▸ TASK DIRECTIONS
Lines below starting with the line with "Shuttle Bandung BSD, Solusi" and going on through the line with "Kemerkaya Şehir İçi" must be output exactly; the rest of the records must be left out.

▸ GIVEN RECORDS
________________________

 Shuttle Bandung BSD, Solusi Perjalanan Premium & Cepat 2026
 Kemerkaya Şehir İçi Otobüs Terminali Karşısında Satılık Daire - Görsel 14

________________________

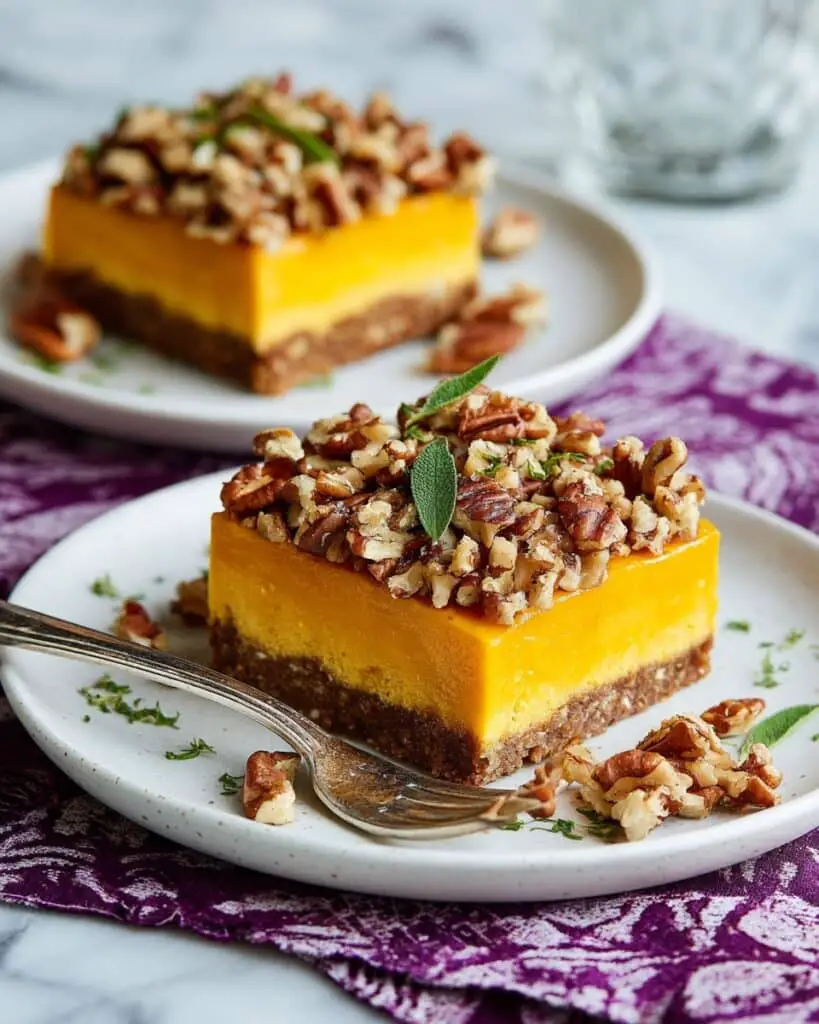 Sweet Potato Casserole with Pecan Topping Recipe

________________________

▸ ANSWER
 Shuttle Bandung BSD, Solusi Perjalanan Premium & Cepat 2026
 Kemerkaya Şehir İçi Otobüs Terminali Karşısında Satılık Daire - Görsel 14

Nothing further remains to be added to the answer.